Optionally, when the periphery of the minimum circumscribed rectangle is subjected to external expansion, the length of an external expansion pixel is 3px-5px.

Optionally, the conversion condition includes: horizontal mirroring transformation, vertical mirroring transformation, special angle rotation transformation, affine transformation, brightness transformation, contrast transformation, fuzzy transformation, noise transformation, and sharpening transformation, wherein each transformation condition comprises an amplitude and a probability.

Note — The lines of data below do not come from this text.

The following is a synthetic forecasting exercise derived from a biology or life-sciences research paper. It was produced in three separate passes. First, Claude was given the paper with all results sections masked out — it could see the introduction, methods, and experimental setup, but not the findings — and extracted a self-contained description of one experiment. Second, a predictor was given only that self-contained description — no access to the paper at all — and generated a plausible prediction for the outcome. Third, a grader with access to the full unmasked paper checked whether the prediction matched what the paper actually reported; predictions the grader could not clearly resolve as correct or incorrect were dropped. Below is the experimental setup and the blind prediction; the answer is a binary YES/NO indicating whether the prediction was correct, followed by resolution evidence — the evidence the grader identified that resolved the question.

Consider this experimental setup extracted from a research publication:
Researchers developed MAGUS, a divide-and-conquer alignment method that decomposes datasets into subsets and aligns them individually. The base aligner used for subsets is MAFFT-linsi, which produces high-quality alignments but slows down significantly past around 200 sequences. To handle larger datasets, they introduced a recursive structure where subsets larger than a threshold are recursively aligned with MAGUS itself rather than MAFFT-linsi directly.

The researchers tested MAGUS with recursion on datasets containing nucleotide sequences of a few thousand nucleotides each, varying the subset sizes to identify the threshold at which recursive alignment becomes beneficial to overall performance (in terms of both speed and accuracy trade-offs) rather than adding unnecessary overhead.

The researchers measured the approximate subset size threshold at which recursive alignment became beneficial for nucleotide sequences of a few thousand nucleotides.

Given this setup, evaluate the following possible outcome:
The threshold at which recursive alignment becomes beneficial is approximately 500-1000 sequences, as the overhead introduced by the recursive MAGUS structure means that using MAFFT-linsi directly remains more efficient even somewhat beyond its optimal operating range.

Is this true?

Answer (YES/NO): YES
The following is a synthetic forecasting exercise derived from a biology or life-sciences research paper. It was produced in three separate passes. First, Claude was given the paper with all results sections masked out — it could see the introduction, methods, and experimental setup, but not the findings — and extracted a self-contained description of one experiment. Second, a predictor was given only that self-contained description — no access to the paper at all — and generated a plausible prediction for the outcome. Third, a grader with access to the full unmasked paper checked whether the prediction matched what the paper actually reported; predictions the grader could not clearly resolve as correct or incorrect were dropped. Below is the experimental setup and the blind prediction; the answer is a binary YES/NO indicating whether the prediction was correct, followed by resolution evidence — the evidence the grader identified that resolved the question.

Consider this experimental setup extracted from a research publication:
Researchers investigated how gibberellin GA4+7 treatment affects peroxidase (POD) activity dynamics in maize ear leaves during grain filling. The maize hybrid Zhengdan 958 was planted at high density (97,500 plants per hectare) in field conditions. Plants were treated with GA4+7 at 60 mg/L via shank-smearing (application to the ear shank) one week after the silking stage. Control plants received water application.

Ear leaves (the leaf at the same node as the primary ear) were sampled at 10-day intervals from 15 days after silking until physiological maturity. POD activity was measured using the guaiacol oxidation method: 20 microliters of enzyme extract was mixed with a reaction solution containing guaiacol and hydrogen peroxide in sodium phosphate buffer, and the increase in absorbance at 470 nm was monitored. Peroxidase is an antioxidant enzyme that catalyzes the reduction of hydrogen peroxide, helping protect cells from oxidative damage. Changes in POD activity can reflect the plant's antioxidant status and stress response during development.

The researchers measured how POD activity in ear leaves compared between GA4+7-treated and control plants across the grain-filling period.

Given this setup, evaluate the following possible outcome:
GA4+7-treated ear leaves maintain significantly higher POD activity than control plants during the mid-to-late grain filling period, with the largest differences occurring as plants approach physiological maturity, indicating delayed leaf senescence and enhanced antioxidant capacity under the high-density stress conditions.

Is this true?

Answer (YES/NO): NO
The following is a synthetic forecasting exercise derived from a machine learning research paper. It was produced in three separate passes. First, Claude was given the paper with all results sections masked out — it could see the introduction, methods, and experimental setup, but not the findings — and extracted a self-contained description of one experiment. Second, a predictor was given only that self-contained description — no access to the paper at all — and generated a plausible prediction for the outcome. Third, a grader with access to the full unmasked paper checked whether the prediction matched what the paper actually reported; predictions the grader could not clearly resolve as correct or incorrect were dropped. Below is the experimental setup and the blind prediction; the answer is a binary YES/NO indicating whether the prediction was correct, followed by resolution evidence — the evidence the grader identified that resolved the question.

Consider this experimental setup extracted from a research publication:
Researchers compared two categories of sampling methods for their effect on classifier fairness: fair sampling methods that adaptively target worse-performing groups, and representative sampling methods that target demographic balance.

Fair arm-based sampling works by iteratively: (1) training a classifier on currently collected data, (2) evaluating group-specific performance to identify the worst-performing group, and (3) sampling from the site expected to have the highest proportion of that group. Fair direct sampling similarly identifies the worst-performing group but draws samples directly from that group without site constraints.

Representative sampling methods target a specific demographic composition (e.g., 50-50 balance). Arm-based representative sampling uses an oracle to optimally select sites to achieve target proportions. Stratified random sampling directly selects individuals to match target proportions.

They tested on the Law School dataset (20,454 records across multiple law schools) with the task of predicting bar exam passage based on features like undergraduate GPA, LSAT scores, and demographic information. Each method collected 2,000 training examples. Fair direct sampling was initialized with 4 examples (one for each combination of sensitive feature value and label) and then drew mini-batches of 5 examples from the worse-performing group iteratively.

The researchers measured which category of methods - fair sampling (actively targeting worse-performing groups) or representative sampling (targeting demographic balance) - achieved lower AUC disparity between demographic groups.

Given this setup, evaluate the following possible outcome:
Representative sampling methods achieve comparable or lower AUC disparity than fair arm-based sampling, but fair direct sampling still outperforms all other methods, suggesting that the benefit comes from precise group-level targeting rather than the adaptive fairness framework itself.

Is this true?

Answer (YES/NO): NO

Optionally, before the step of generating the corresponding task image and the annotation file, the method further includes: judging whether other transformations need to be added or not according to the transformed images, and if so, regenerating the transformed images according to the added transformation conditions; and if not, generating a corresponding task image and an annotation file.

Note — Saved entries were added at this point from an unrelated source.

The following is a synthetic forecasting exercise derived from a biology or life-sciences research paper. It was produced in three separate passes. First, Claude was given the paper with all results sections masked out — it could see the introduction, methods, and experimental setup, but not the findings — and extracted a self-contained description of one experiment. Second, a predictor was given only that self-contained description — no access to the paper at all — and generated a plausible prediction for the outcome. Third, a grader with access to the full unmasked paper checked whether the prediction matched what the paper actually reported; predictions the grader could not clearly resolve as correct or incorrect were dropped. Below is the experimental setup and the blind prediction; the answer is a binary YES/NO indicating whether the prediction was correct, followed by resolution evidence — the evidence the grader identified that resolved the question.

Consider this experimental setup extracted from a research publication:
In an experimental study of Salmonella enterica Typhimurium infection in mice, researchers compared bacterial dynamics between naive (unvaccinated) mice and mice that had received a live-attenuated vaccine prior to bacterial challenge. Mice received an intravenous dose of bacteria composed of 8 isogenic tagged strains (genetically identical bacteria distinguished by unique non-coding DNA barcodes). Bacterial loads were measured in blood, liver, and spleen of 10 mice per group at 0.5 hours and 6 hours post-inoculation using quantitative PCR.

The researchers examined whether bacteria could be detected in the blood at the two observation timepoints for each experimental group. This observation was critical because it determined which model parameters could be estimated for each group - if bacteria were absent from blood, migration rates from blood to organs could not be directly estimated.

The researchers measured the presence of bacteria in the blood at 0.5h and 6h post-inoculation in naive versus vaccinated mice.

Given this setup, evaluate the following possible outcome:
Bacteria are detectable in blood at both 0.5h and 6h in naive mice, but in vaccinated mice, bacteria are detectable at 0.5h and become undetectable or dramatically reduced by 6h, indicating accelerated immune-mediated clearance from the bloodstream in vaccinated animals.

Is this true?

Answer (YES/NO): NO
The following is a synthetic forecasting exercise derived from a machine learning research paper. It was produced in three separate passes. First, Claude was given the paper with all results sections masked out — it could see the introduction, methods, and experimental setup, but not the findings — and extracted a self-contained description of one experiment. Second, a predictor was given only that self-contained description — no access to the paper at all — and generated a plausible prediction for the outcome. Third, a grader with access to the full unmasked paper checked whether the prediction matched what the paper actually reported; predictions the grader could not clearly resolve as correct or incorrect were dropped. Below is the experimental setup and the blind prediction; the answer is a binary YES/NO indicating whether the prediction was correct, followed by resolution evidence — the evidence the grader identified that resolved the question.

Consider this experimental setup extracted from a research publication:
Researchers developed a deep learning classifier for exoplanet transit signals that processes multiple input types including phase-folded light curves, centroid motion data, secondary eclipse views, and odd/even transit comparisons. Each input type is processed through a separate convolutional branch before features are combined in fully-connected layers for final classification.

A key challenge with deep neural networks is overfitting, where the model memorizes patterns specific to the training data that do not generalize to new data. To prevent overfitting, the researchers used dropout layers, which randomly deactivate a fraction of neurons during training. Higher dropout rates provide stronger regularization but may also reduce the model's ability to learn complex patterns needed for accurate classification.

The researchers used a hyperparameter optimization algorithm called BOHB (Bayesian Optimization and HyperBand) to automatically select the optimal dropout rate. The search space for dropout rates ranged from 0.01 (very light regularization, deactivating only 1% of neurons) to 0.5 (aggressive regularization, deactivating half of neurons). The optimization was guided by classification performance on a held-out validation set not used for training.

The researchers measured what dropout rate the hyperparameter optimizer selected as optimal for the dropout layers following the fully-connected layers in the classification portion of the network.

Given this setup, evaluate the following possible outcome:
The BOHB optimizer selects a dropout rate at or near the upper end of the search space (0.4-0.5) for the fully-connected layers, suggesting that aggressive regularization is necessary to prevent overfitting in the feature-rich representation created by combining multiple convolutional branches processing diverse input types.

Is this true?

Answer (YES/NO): NO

Optionally, the step of generating the corresponding task image and the annotation file includes:

according to the corresponding task of the background image, adopting different label file generation modes;

and configuring the transformation conditions of the background image and the transformation conditions of the target image, and generating a corresponding task image and an annotation file.

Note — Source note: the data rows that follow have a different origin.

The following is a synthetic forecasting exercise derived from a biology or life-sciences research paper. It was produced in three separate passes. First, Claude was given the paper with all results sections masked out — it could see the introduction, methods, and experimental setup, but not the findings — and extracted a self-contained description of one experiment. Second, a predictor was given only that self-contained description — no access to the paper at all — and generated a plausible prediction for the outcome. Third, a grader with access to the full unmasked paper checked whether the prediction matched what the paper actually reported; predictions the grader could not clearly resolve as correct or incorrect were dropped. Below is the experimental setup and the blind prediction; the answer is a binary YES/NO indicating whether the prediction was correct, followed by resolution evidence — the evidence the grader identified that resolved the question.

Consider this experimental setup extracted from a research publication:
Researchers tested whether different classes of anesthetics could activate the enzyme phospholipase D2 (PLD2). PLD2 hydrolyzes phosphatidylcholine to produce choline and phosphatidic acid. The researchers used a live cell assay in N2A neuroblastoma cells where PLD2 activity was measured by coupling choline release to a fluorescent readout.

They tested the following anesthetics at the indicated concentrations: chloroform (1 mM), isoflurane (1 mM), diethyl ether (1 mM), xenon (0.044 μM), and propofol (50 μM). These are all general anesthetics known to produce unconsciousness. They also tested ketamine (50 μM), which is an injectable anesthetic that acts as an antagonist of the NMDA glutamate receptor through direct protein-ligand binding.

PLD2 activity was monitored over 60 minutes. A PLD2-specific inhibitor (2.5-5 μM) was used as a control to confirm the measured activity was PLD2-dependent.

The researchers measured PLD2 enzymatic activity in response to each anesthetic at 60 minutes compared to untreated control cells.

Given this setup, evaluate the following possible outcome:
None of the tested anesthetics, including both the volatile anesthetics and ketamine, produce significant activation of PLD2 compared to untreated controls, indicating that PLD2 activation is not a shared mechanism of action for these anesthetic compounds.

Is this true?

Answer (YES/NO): NO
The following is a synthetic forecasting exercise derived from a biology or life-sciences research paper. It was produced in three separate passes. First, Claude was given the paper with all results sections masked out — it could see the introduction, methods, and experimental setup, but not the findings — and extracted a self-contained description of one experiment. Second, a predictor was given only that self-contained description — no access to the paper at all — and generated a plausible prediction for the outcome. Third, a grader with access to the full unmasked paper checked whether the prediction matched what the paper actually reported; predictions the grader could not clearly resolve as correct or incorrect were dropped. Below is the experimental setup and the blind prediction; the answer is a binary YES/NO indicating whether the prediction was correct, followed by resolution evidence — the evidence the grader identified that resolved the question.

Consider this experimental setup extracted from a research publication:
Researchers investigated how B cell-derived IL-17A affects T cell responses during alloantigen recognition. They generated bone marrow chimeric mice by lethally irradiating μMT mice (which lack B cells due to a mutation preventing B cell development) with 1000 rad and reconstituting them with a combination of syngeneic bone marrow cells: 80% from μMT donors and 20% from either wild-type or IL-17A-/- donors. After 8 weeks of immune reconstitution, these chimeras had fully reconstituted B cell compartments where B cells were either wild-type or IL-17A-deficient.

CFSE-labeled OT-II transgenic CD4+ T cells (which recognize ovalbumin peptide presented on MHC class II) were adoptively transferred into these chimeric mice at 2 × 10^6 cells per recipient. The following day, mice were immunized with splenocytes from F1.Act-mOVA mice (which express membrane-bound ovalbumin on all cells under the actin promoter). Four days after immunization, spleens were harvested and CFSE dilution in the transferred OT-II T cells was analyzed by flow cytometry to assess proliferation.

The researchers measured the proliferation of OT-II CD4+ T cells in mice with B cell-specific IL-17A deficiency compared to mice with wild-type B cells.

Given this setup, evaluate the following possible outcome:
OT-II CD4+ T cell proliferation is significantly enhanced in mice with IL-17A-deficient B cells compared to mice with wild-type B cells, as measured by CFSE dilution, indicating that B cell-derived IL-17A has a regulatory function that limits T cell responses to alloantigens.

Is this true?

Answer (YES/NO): NO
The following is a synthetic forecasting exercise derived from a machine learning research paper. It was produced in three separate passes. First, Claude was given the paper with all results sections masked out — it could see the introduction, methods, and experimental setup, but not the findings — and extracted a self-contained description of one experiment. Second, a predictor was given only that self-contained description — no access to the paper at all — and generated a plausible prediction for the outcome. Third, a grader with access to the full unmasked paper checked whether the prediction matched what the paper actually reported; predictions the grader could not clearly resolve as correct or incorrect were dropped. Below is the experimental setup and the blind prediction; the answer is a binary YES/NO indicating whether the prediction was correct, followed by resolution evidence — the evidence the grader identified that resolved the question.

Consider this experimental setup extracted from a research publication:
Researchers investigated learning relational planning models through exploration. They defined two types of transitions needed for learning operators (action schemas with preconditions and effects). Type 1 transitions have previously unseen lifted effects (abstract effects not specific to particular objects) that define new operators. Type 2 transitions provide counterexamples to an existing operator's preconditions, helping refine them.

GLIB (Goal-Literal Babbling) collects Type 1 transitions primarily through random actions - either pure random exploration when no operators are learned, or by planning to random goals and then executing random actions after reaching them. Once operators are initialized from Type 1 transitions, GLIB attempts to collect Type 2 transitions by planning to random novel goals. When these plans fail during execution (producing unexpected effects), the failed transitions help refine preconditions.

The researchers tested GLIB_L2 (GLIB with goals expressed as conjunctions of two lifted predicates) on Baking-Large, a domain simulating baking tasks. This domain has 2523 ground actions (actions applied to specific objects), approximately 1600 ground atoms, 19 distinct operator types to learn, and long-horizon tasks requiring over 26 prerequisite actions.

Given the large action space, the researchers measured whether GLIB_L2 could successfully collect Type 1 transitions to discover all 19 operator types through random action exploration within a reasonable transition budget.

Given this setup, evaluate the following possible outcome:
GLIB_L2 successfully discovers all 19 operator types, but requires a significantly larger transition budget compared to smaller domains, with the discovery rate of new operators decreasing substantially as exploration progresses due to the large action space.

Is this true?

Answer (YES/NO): NO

Optionally, generating a corresponding task image and an annotation file according to the transformed image includes:

generating a corresponding auxiliary image according to the background image;

transforming the background image according to the transformation condition to generate a transformed background image;

randomly generating an injection position according to the width and the height of the background image and the width and the height of the defect image;

generating an auxiliary image subregion and a background image subregion according to the position;

judging whether the target image exists in the auxiliary image sub-area or not;

if the target image exists, randomly generating an injection position again according to the width and the height of the background image and the width and the height of the defect image;

if the target image does not exist, equally transforming the defect image and the mask image according to the transformation condition;

fusing the defect image into a sub-region of the background image;

and fusing the mask image corresponding to the defect image into the sub-area of the auxiliary image to generate the auxiliary image.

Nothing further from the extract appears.